Beauté de femme au cœur plein de sagesse,
et chevaliers si nobles et armés,
et chants d’oiseaux, paroles de tendresse,
bateaux ornés qui sur la mer courez,
et l’air serein quand l’aurore apparaît,
et neige blanche qui choit sans que vent presse,
eaux ruisselantes, fleurs multiples aux prés,
or et argent, ou bleu en joliesse…
À Giovanna.
Rose ,fraîche, nouvelle,
printemps agréable,
pour pelouse et pour rivières
chantant gaiement,
votre bel honneur j'envoie aux légumes.
Votre valeur jusqu'à
moi est ravivée en
tant qu'adultes et en tant que célibataires
pour chaque chemin.
Et cantine li augelli,
chacun dans son latin,
le soir et le matin
sur les arbustes verts.
Tout le monde chante,
aussi longtemps que le temps est venu,
comme
il sied à votre taille prisée ;
parce que tu es une créature angélique.
L'apparence angélique
en toi, femme, repose.
Dieu! comme
mon malheur était aventureux !
Ta cire joyeuse,
alors que la
nature et les mœurs passent et avancent ,
c'est une chose merveilleuse.
Parmi elles, les femmes déesses
vous appellent comme vous êtes ;
tellement orne le mur
que je ne sais pas compter ;
et qui peut le mettre à penser au-delà de la nature ?
Au-delà de la nature humaine
votre belle prestance a
fait Dieu, par essence
que vous étiez souverain.
Pour que ton semblant
ne soit pas loin de
moi, maintenant c'est impoli avec moi
la douce preuve.
Et, s'il te semble que c'est un outrage de
t'aimer,
ne peut pas être blasphémé par vous, car
seul l'amour me lutte,
contre lequel ni la force ni la mesure ne vont.
AD UN AMICO.
Certe mie rime a te mandar volendo
del greve stato che lo meo cor porta,
amor m’apparve in figura morta
e disse: — non mandar ch’i’ ti riprendo;
però che, se l’amico è quel ch’intendo,
e’ non avrà già sì la mente accorta,
ch’udendo la ’ngiuliosa cosa e torta
che i’ ti fo tuttor soffrire ardendo,
temo non prenda sì gran smarrimento,
ch’avanti ch’udit’ aggia tua pesanza,
non si diparta da la vita ’l core.
E tu conosci ben ch’i’ sono amore
e ch’i’ ti lascio questa mia sembianza
e portone ciascun tuo pensamento. —
XI CHANSON
Puisqu’il faut qu’un cœur de douleur je porte
et sente du plaisir le feu ardent,
passant de vertu à avilissement,
je dirai comment j’ai perdu ma vaillance.

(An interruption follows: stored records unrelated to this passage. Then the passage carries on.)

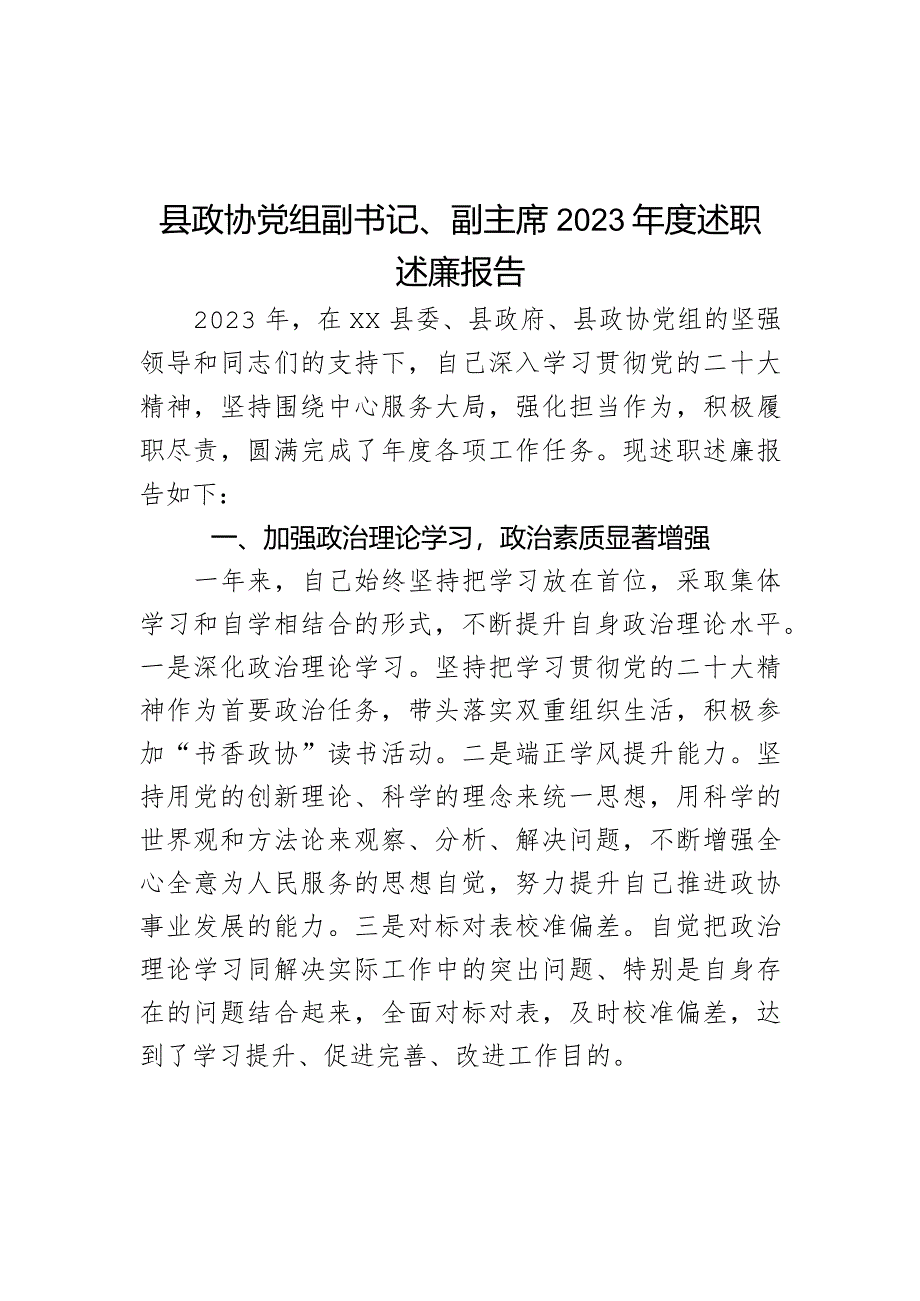 县政协党组副书记、副主席2023年度述职述廉报告.docx_第1页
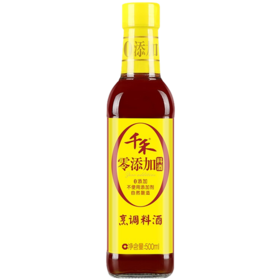 千禾烹饪料酒500ml/瓶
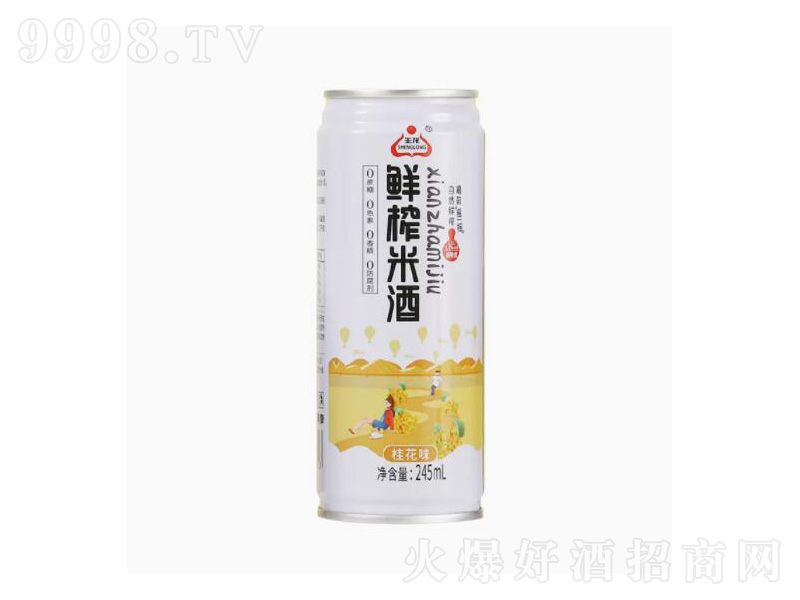 �����rե�׾ƹ𻨾��ƷŮʿŴ�׾�245ml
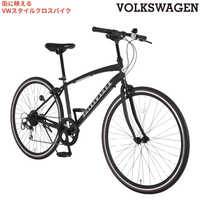 VOLKSWAGEN 700×28C型 クロスバイク [6段変速] ブラック 【組立商品 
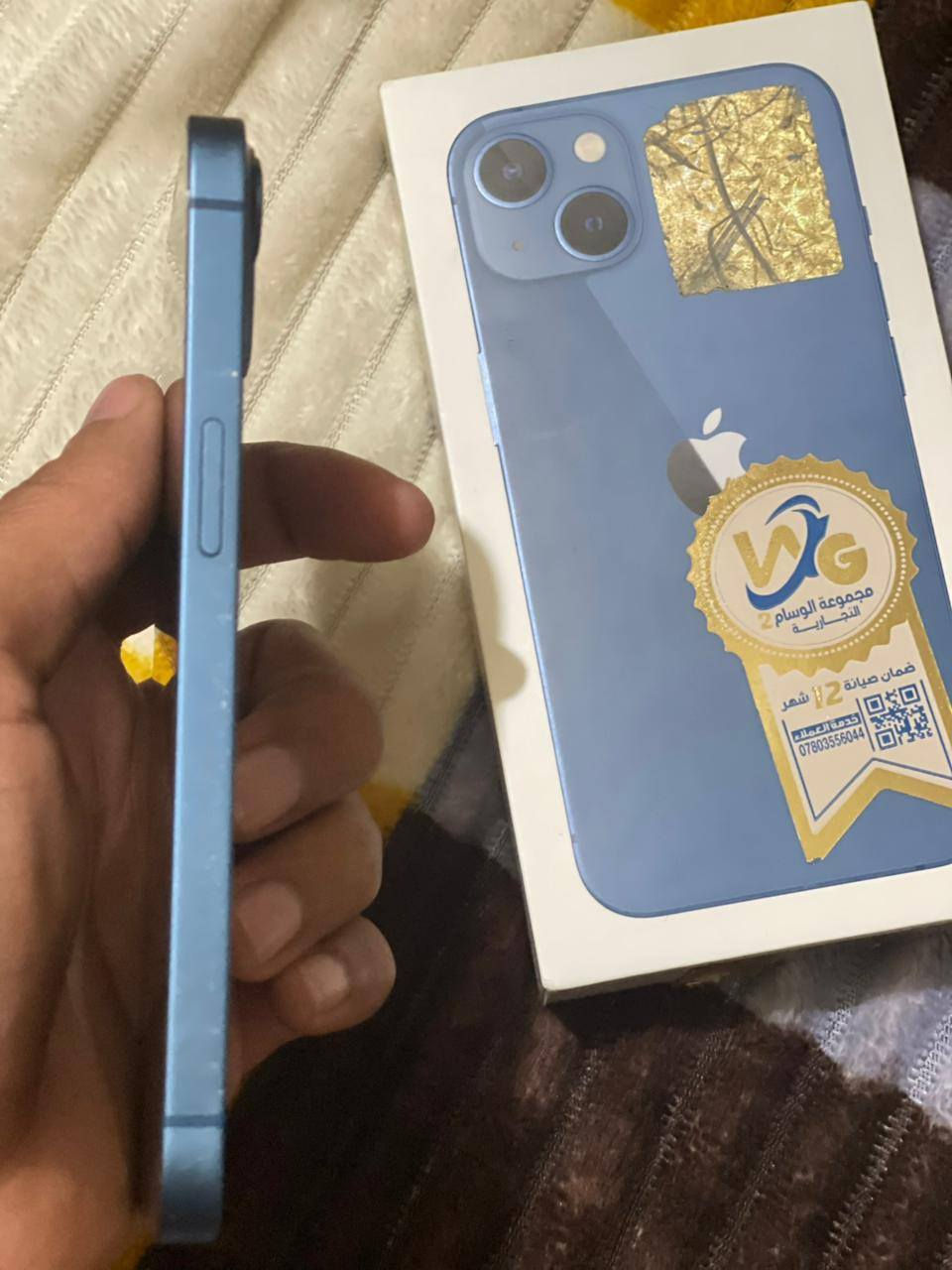 سلام عليكم
iPhone 13 
شرق اوسط  ياخذ شريحتين 
نضيف كلش 
مكان سماوه 
باقي التفاصيل خاص 
الواتساب ***********
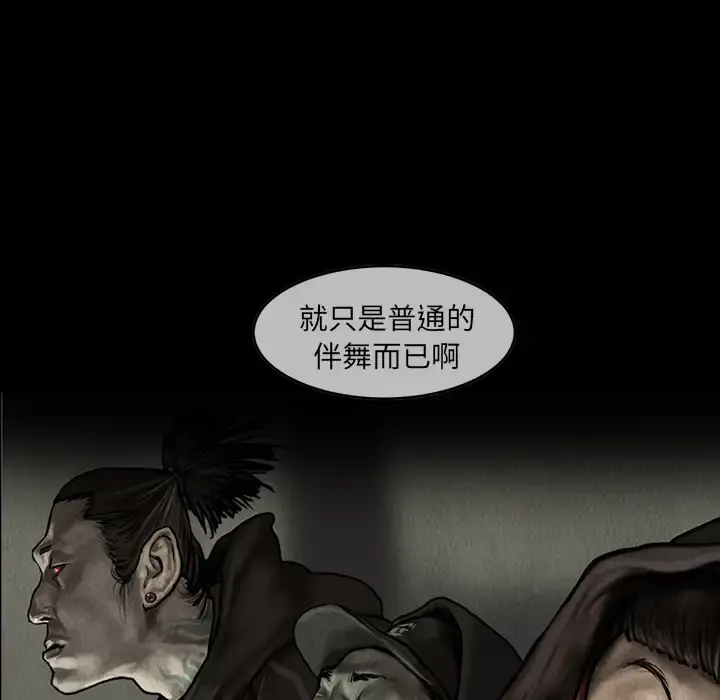 巫女 第12章 第44页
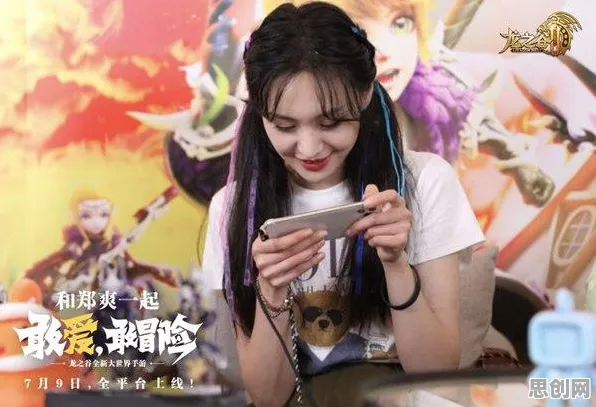 为什么零差评玩家都在玩龙之谷？休闲益智玩法最新资料片上线手机端，单人+联机体验捏脸换装，真相是...
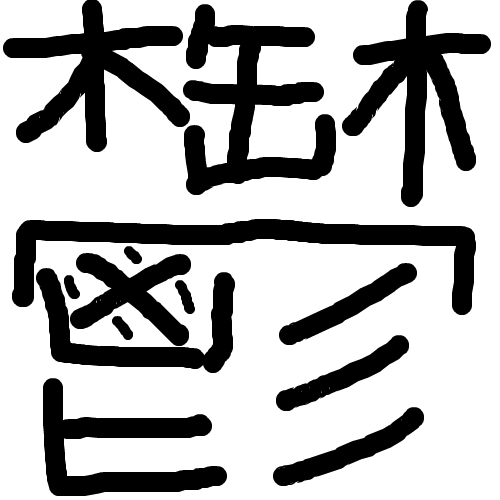 うつ病の家族と同居している人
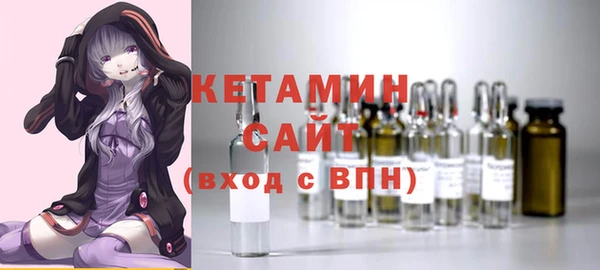 каннабис Магадан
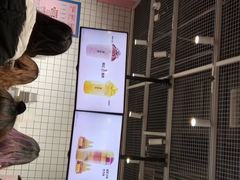 -果呀呀(国金街店)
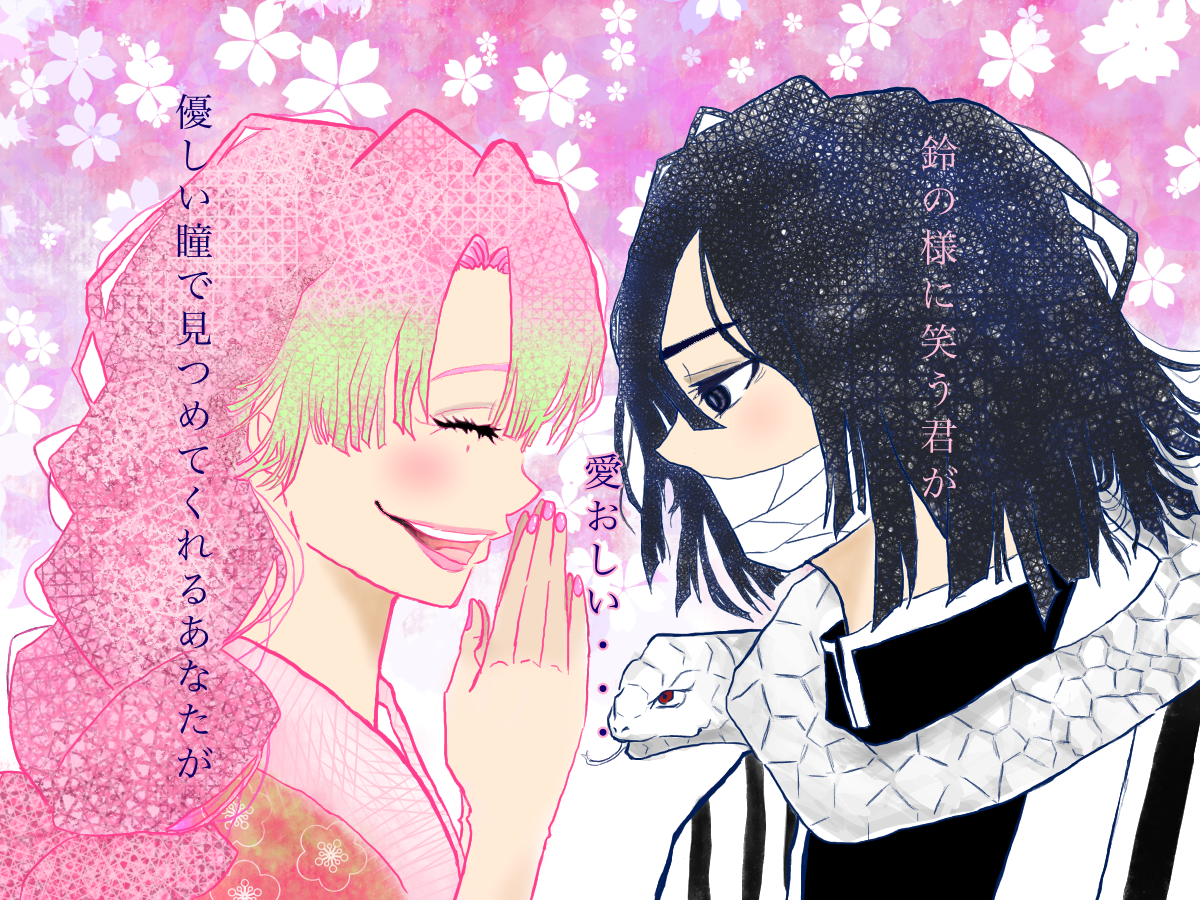 おばみつ - ibisPaint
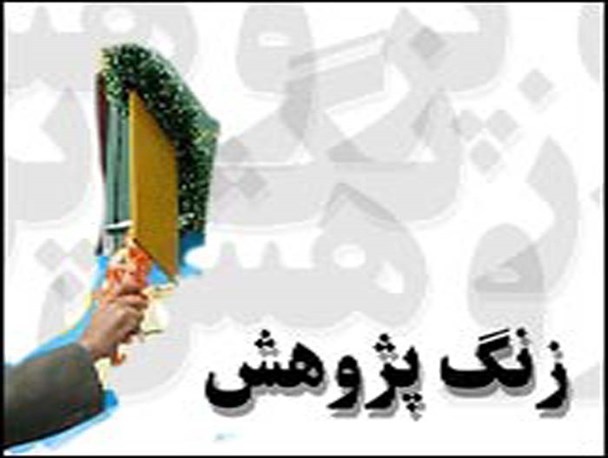صدای زنگ پژوهش در مدارس بهبهان به صدا درآمد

Et je dis que mes facultés sont mortes
et mon cœur, qui a tant lutté et vit peu ;
et si ce n’était que mourir m’est joyeux,
je ferais pleurer Amour d’indulgence.
Mais par cette folie qui m’a saisi,
voici que ma fermeté s’est changée
en état étranger,
au point que je ne montre pas mon angoisse ;
le leurre me dépasse :
car dans mon cœur m’est entrée la Passion
qui exerce sur moi sa domination.
A Giovanna.
Fresca rosa novella,
piacente primavera,
per prata e per rivera
gaiamente cantando,
vostro fin pregio mando a la verdura.
Lo vostro pregio fino
in gio’ si rinovelli
da grandi e da zitelli
per ciascuno cammino.
E cantine li augelli,
ciascuno in suo latino,
da sera e da matino
su li verdi arbuscielli.
Tutto lo mondo canti,
po’ che lo tempo vene,
si come si convene,
vostr’altezza pregiata;
chè siete angelicata criatura.
Angelica sembianza
in voi, donna, riposa.
Dio! quanto aventurosa
fue la mia disianza!
Vostra cera gioiosa,
poi che passa ed avanza
natura e costumanza,
ben è mirabil cosa.
Fra lor le donne dea
vi chiaman come siete;
tanto adorna parete
ch’eo non saccio contare;
e chi porla pensare oltr’a natura?
Oltr’a natura umana
vostra fina piagenza
fece Dio, per essenza
che voi foste sovrana.
Perchè vostra parvenza
ver me non sia lontana,
or no mi sia villana
la dolce provedenza.
E, se vi pare oltraggio
ch’ad amarvi sia dato,
non sia da voi blasmato,
chè solo amor mi sforza,
contr’a cui non vai forza nè misura.
Guido CAVALCANTI – Une Vie, une Œuvre : le Regard et la Mort (France Culture, 2001)
Émission "Une Vie, une Œuvre", par Simone Douek, diffusée le 22 avril 2001 sur France Culture. Invités : Christian Bec, Bruno Pinchard, Jacqueline Risset, Emilio Pasquini et Michel Cazenave.